Plus attiré par la renommée que par l’argent

L’épisode 4 est d’ailleurs brillamment pensé. Après une ellipse, on retrouve Bernard Tapie devenu homme de télévision, précurseur de Donald Trump et Silvio Berlusconi, orchestrant l’enregistrement du premier numéro d’Ambitions – rebaptisé Succès pour les besoins du scénario – d’une main de maître tout en refusant, en partie par lâcheté, d’affronter les employés de Wonder menacés par le chômage. Pourtant, l’homme n’est pas dépeint en capitaliste cruel, mais en égoïste qui se pensait souvent sauveur sans toutefois pouvoir aller au bout des aventures qu’il débutait. Amoureux de lui-même, il aimait au fond bien plus jouir de la renommée que lui apportaient ses réussites que de l’argent qu’il en tirait, sans toutefois renoncer aux plaisirs terrestres.

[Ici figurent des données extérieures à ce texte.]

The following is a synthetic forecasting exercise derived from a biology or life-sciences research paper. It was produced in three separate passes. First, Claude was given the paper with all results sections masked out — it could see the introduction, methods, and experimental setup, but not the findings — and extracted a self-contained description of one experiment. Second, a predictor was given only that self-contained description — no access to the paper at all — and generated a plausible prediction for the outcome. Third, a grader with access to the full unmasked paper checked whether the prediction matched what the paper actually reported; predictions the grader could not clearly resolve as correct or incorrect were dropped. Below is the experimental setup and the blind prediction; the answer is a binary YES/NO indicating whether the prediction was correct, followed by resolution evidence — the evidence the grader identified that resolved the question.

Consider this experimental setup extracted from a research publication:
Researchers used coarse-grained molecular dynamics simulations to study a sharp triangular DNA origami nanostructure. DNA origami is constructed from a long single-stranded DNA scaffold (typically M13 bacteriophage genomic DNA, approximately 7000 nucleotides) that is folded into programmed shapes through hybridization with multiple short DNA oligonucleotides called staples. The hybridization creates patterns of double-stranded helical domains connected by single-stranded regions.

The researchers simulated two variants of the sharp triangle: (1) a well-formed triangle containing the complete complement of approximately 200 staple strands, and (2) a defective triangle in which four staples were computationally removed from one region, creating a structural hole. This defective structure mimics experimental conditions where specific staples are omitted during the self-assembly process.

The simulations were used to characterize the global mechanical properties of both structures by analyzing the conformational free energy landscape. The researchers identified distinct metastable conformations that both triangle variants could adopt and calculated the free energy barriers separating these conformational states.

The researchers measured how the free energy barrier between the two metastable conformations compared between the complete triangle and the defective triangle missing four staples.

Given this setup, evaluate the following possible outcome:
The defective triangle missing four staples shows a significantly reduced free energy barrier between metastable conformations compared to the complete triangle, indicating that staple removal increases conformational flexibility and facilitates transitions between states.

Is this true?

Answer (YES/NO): YES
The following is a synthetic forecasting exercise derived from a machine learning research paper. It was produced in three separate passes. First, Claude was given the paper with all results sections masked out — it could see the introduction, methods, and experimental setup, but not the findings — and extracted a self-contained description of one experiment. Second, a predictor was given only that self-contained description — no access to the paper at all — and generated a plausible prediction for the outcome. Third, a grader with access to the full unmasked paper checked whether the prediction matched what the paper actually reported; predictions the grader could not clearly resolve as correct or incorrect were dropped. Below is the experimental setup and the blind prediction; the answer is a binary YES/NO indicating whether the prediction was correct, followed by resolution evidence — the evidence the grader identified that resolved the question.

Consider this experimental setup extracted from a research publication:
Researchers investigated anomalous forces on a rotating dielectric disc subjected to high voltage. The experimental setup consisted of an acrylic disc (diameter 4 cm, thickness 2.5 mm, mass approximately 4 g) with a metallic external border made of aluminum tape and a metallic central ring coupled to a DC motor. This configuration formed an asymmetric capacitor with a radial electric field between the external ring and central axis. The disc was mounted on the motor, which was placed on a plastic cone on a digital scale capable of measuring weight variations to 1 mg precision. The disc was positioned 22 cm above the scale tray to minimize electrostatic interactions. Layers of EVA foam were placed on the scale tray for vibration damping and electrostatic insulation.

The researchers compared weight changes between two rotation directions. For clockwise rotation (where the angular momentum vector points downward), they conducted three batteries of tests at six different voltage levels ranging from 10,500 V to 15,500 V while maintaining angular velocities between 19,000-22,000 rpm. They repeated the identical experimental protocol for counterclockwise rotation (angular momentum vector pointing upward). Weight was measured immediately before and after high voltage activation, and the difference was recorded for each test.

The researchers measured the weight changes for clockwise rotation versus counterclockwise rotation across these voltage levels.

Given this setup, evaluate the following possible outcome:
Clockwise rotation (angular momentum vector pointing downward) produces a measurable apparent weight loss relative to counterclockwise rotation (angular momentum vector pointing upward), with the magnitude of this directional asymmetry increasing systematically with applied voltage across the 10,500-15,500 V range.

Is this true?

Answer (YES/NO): NO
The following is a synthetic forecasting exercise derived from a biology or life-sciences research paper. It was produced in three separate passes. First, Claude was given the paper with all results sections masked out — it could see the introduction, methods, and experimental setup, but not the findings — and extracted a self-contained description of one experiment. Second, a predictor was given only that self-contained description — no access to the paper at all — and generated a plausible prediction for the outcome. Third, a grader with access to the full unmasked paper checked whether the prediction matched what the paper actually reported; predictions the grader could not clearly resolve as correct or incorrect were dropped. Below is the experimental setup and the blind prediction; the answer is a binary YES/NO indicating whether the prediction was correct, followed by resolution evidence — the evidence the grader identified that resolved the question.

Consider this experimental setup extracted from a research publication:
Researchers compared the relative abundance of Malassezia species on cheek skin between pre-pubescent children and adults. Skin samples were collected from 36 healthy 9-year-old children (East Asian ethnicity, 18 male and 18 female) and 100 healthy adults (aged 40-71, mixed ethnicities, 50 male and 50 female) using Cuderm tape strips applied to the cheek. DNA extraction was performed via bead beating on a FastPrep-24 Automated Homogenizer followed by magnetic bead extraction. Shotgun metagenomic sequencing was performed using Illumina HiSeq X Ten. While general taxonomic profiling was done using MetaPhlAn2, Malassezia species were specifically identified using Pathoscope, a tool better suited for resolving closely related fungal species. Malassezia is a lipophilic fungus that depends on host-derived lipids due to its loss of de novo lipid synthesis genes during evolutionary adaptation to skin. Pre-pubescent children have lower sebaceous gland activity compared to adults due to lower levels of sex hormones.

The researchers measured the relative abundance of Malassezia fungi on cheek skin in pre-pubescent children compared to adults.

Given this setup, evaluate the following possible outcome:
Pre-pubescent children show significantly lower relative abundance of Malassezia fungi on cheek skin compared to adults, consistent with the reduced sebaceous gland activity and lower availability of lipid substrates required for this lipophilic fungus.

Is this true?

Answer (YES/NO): YES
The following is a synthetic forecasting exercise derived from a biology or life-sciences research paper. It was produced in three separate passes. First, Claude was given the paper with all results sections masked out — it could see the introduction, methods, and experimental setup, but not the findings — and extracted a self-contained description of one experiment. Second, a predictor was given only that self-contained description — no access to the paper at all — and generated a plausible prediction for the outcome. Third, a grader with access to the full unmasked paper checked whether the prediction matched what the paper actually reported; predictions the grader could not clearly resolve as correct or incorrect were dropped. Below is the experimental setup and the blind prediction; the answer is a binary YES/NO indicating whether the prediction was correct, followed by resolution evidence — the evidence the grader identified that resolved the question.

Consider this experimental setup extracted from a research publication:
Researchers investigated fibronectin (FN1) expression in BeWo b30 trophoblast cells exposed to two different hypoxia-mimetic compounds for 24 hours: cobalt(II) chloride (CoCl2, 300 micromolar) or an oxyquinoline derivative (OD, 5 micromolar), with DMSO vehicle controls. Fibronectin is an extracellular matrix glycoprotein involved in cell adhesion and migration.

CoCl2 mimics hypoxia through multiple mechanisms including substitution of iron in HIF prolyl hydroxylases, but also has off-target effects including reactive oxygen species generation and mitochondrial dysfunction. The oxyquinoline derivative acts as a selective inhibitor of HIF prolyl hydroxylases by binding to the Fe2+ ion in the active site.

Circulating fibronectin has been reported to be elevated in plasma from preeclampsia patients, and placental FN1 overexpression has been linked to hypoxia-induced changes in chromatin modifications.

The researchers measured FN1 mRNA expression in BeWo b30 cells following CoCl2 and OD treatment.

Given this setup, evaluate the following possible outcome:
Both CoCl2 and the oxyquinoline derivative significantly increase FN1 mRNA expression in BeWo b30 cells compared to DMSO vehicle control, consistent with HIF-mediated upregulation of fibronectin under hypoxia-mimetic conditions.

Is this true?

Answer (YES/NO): NO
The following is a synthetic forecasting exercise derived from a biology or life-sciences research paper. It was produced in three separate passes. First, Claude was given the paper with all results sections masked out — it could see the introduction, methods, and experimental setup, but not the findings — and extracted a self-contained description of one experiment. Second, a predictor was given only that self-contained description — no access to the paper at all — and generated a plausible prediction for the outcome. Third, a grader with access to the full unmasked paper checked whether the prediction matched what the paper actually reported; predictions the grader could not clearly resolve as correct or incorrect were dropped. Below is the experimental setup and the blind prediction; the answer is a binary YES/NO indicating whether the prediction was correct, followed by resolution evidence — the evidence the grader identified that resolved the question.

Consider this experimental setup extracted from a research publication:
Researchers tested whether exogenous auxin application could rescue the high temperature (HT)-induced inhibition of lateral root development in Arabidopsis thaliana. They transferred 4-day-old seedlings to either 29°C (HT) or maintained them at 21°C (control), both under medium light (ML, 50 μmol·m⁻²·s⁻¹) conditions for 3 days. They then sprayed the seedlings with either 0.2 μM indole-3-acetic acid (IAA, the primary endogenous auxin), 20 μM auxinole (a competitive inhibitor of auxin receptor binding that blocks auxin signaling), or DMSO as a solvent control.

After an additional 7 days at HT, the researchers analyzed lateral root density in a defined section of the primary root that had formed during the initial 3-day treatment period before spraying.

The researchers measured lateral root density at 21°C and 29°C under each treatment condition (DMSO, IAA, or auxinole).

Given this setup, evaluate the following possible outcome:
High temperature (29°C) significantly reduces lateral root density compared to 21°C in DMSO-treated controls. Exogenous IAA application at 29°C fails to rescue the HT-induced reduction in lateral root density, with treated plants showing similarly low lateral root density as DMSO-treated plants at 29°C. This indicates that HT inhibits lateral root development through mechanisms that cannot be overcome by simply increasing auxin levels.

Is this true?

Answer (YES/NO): NO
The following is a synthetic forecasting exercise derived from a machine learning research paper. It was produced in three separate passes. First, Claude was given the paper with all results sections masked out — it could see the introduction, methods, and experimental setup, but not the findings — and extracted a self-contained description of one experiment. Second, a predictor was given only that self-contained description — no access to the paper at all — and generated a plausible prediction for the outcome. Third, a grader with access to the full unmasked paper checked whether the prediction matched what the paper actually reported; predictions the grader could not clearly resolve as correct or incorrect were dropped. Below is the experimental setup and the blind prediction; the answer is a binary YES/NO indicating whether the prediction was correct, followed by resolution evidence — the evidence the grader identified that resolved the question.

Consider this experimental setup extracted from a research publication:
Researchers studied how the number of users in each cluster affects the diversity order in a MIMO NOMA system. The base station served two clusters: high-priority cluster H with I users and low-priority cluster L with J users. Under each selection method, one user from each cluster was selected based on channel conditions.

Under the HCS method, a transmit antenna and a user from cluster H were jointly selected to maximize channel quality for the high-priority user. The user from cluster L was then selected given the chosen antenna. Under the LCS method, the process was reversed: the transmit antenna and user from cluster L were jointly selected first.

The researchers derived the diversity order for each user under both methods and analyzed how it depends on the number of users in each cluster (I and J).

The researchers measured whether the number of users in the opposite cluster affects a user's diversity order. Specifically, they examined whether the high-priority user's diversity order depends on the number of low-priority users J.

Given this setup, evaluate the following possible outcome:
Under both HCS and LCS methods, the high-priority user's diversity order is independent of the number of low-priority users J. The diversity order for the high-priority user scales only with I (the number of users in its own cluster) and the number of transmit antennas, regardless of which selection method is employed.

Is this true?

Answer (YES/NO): NO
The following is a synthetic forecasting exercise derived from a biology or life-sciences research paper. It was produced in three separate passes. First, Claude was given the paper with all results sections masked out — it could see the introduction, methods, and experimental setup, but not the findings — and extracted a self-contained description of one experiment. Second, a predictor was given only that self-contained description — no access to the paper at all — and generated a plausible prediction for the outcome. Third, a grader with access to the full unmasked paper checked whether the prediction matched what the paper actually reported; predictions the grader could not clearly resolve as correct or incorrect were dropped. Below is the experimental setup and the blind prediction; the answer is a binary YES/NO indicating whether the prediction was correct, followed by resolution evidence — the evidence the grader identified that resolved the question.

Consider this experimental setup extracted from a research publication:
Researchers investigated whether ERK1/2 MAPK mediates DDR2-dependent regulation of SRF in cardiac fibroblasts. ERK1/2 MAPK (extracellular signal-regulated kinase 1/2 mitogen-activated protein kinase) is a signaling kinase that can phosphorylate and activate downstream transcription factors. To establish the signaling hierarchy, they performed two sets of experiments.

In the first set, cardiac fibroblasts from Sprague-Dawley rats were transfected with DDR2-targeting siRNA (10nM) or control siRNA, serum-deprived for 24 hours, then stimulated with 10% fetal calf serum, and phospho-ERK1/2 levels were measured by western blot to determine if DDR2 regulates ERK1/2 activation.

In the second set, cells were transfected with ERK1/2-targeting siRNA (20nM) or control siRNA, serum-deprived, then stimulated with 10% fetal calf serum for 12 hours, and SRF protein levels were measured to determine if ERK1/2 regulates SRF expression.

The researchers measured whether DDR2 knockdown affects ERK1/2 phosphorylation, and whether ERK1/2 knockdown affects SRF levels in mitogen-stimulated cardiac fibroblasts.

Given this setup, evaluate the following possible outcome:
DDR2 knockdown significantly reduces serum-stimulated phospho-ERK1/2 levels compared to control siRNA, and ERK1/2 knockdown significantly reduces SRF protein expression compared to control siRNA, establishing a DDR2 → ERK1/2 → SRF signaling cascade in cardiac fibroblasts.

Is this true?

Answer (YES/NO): YES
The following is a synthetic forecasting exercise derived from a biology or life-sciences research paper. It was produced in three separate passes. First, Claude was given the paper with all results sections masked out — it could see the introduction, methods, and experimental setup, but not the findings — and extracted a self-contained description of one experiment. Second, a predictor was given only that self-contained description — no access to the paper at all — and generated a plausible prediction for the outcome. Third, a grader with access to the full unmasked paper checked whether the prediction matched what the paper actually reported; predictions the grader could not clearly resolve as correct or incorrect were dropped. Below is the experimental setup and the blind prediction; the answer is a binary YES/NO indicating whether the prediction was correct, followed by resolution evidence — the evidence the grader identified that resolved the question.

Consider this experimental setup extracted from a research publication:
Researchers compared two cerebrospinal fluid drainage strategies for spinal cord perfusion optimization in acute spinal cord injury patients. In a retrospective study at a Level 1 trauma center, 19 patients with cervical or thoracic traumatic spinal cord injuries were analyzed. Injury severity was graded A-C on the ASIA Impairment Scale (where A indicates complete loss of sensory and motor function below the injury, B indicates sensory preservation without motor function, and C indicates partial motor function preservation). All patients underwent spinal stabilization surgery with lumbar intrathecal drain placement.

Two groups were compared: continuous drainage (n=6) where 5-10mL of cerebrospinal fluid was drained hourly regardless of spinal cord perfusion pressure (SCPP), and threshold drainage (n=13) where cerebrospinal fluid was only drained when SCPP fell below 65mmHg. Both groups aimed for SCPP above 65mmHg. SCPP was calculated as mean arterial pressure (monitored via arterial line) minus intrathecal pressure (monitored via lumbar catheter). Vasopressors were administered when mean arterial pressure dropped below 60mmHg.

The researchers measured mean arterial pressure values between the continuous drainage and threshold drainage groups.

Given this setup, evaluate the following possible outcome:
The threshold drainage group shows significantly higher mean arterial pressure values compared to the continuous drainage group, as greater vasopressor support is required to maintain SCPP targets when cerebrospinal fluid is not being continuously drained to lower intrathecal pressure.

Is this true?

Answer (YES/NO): NO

Bernard Tapie sur le plateau de l’emission « Ambitions » sur TF1, 1987 © CHEVALIN/TF1/SIPA Numéro de reportage : TF135000439_000015

Toute sa vie, ce titi s’est battu pour être reconnu à sa valeur, pour « niquer » les grands qui le méprisaient. La série bascule d’ailleurs d’un registre laudateur à un registre tragique sur la fin, comme si l’ombre pesante de Bernard Tapie finissait par s’effacer, comme si ce fut peut-être pour le mieux qu’il chuta. Elle se conclut par sa plus grande réussite et son plus fatal échec. D’abord, évidemment, les années football où son énergie et sa vista lui permirent d’amener pour la première fois un club français sur le toit du monde. Est-ce cela qui lui donna des ambitions politiques ? Est-ce le charme de Mitterrand qui opéra sur Tapie ? Reste que cet écart ne lui fut pas pardonné. Le début de la fin de Tapie c’est bien la politique. Négligeant ses entreprises, brassant du vent au ministère de la Ville pour des chimères, l’homme des succès n’aurait pas dû se contenter d’une place de second. Il n’aurait dû entrer en politique que pour la place de numéro 1, à l’image justement de Silvio Berlusconi qui a lui réussi à ne jamais être défait – il faut dire qu’il est peut-être plus aisé de s’en sortir de la sorte en Italie, mais passons.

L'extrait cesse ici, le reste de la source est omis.